Syncona’s portfolio currently consists of 12 companies and it aims to increase that number to between 15 and 20. Several can offer concrete evidence of progress: collectively 12 of their treatments are undergoing clinical trials and three have already floated on the stock market. 

Of four companies no longer in the portfolio, two, Blue Earth and Nightstar, were sold for impressive gains of 9.9 and 4.5 times the amount invested respectively, while the other two proved unviable and were wound up. A 50pc success rate is good when you are seeking to build businesses from nothing in a sector that teems with scientific, regulatory and commercial risks.

But it is the fund’s most recent deal that cements our belief that its managers are equal to the challenge and can be expected to produce a regular stream of lucrative winners.

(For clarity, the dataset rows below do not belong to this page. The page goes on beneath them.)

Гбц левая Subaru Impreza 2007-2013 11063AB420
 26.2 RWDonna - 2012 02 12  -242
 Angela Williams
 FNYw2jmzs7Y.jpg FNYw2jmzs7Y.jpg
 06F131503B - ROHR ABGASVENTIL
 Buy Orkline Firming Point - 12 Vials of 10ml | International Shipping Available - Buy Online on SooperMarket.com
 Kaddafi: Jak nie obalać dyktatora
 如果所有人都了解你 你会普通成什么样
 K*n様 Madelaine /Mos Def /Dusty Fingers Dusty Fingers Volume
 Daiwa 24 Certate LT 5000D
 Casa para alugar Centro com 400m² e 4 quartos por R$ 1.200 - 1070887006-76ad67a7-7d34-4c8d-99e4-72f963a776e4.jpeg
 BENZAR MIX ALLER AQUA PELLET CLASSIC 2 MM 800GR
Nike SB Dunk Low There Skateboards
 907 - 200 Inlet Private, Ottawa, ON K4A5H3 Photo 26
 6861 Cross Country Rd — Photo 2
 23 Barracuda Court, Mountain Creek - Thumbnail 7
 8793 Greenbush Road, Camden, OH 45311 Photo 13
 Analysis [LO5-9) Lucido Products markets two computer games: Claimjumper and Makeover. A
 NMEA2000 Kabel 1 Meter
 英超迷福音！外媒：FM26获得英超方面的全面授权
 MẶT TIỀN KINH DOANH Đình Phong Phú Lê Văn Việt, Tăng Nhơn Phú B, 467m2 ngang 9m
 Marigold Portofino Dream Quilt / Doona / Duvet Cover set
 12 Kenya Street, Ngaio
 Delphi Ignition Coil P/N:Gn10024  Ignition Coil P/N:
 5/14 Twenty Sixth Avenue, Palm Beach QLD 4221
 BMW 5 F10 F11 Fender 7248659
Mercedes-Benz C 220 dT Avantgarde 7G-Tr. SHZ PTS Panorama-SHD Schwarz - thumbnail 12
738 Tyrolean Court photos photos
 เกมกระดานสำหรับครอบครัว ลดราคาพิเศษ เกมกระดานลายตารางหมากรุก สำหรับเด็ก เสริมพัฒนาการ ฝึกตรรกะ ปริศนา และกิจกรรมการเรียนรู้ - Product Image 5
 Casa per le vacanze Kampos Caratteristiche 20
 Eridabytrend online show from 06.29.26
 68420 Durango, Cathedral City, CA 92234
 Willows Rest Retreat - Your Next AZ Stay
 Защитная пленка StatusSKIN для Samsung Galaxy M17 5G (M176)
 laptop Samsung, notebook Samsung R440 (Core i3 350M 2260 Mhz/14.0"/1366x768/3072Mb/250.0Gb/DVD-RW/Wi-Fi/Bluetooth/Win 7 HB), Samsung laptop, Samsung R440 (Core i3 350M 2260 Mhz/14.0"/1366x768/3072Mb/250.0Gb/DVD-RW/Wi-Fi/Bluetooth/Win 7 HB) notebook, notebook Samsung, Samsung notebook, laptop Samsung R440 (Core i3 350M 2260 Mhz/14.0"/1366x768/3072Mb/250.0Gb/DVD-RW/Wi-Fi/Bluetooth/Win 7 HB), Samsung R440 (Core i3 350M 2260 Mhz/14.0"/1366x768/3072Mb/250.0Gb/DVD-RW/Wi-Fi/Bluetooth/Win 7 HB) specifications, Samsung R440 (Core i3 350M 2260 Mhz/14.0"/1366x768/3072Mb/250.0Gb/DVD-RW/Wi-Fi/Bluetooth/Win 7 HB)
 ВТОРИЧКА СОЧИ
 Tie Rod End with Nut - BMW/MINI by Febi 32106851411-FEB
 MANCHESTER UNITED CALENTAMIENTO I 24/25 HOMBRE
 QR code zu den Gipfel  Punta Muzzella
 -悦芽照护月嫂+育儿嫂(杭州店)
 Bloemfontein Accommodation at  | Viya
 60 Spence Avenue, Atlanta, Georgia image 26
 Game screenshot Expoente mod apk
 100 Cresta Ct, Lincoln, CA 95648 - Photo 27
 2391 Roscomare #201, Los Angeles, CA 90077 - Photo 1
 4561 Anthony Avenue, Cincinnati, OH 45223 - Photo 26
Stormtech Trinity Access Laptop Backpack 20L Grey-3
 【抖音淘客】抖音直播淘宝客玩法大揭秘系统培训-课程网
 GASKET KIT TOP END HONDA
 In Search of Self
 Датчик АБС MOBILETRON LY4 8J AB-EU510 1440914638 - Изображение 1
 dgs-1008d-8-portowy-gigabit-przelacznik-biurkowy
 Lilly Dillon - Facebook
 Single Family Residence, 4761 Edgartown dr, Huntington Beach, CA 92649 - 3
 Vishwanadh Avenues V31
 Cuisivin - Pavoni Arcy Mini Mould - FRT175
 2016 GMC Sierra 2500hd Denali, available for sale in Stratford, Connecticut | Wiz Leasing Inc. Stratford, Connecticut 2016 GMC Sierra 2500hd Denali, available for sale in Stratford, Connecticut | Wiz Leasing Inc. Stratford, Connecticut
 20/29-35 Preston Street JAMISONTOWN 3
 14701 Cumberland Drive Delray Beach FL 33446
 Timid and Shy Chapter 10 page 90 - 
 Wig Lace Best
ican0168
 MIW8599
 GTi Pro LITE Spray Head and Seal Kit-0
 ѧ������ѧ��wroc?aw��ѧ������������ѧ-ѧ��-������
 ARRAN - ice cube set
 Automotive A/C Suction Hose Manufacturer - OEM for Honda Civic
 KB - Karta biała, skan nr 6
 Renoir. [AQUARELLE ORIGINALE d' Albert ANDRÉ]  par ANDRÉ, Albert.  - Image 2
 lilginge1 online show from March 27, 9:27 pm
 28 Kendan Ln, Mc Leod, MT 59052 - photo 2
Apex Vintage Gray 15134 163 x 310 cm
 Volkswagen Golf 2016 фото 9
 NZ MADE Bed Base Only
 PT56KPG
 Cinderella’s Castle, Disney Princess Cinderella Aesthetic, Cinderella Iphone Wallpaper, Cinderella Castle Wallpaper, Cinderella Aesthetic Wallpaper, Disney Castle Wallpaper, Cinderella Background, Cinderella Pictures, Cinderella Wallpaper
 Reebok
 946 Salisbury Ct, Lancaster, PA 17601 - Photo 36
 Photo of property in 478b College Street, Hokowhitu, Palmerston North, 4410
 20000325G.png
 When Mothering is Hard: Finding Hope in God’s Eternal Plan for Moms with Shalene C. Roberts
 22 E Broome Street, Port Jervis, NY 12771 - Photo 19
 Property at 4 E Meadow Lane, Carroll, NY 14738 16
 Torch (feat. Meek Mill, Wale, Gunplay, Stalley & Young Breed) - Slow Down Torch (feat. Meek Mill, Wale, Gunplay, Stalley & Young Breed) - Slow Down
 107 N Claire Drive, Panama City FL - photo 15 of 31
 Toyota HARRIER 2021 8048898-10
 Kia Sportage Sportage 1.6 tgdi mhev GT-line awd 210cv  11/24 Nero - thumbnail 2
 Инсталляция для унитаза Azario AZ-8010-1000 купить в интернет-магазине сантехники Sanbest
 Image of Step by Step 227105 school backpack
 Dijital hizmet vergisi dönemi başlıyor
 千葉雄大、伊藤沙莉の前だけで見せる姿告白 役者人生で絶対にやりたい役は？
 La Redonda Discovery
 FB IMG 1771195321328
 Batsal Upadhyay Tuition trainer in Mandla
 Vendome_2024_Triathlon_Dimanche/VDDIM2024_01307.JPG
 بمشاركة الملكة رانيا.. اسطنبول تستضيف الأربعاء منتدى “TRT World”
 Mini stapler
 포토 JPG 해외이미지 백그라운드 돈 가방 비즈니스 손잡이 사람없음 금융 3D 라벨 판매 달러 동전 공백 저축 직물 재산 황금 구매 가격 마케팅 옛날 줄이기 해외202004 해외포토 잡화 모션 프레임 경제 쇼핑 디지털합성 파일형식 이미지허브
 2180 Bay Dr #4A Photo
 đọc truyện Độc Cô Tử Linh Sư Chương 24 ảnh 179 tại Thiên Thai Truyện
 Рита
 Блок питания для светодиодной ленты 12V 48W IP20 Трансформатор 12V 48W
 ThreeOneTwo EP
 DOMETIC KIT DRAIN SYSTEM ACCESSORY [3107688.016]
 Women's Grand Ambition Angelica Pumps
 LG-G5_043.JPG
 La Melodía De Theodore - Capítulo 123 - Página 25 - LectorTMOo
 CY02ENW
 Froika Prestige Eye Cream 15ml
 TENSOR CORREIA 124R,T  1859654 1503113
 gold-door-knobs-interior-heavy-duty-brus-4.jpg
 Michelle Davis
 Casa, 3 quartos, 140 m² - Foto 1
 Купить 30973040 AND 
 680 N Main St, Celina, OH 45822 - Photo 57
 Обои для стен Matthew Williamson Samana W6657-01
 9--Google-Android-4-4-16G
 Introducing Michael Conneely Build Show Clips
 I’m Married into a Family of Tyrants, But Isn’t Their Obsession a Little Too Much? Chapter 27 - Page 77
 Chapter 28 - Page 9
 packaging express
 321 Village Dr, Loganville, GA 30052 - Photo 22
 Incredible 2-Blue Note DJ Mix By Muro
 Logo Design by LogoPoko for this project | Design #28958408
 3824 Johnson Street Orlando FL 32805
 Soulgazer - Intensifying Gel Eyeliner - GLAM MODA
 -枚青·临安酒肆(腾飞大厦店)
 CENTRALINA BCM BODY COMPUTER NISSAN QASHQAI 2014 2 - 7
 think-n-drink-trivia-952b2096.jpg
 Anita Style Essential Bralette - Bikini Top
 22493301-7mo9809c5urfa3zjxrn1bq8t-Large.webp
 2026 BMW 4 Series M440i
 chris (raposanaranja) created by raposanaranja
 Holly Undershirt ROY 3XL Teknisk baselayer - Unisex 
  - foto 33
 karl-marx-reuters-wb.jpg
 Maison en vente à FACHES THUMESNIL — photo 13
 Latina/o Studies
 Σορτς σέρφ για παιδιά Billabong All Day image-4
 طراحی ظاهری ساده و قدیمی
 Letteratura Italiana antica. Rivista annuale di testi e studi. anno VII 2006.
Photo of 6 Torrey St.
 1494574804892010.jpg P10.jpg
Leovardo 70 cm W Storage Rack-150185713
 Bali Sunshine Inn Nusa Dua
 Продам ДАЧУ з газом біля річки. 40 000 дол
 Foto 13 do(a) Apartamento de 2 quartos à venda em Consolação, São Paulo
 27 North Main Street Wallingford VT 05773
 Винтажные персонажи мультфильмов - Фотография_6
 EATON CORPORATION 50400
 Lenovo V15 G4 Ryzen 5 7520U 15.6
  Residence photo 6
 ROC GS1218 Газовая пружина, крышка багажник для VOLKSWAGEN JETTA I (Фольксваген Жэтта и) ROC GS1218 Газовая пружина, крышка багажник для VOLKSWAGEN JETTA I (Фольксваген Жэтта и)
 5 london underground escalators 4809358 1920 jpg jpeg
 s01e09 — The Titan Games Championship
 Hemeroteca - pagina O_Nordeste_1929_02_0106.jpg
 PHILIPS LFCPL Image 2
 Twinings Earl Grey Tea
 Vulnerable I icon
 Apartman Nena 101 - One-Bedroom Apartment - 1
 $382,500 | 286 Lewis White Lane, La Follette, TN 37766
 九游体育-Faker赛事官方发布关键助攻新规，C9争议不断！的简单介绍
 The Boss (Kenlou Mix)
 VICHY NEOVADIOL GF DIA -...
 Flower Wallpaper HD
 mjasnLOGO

Just before Christmas Syncona announced that it had agreed to sell its 48.5pc stake in one of its holdings, Gyroscope Therapeutics, which makes gene therapies for blindness, for up to £589m. The fund had co-founded Gyroscope in 2016 and funded it since but the really striking thing is how that £589m figure, admittedly the maximum proceeds, compares with the value that the market currently ascribes to the entire trust: just £1.4bn.

Investors seem to be expressing scepticism that any other holdings, current or future, will generate returns along the lines of those achieved by Gyroscope. In view of that 50pc success rate on investments already exited, such a view seems very pessimistic to this column.